The film is the first project from Paul Baboudjian’s new Dubai-based production house, Tharwa Productions. The Lebanese producer, who served as an executive director of Screen Institute Beirut, was a producer on Ali F Mostafa’s From A to B, which opened the Abu Dhabi Film Festival and is also playing at Diff (it opens in UAE cinemas on January 1).
The Saudi Arabian filmmaker and actress Ahd Kamel, best known for her starring role in the international hit Wadjda, will direct the film, which is now called Sandfish.
“Sandfish reminded me a lot of my grandmother and her stories and how she grew up around the time when Saudi Arabia was just being formed, and how women had this kind of rite of passage whether they wanted it or not,” says Kamel. “I’m drawn to projects that are able to rise above and show you the human level. The film that you walk out of, and whether you liked it or not, it moved something inside you.”

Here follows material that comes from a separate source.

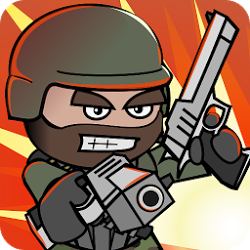 Doodle Army 2: Mini Militia Mod 4.0.42 Apk [Unlimited Money]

The job of overseeing the adaptation of book to screen was given to the Palestinian filmmaker Annemarie Jacir, best known for directing When I Saw You, which won Best Arab Film at the ADFF in 2012, and the 2008 Cannes International Film Festival entry Salt of this Sea.
“It’s a huge honour, after working for so long in that isolated process called screenwriting, to learn that my script has been shortlisted for the IWC award,” she says. “It’s the first recognition for the screenplay and provides a major boost for the project, so it means a lot of course.”
It has been a long process of adaptation, which began three years ago when Alessandra Priante, formerly Italy’s cultural attaché to the UAE and now creative producer on the film, approached Jacir after reading and becoming “besotted” with the world Gargash created.
“The story, the characters, the delicacy yet the harshness of the old UAE – all is rotating around the adventures of this amazing little girl Noora, whom we follow from rebellious youth to maternity,” says Priante. “We believed in its cinematic potential and we felt the urge to bring it to film audiences.”
As the novel is set in the Emirates of the 1950s and 1960s, Jacir did extensive research on the time period when she was in the Gulf last spring.
“Much of that was collecting and thinking about visual images – which I mostly collected from the National Museum of Qatar. I wandered the Museum of Islamic Art for inspiration. I also rely a lot on oral history, especially interviews with elderly women and men who know this period of the Gulf and watched it change in front of their eyes. Aside from the large collection of photographs, some of them in private collections, which exist from the period, there were also a few films, not many, but there do exist moving images and it was fantastic to discover them. These things helped me to ‘see’ the film.”
Jacir’s approach was not all research, however, as she did spend the first 16 years of her life in Saudi Arabia.
“To be honest, it’s probably that which helped me illustrate my storyboards for Sandfish the most; I can see that whole world in front of me. I’ve spent a lot of time in the desert.”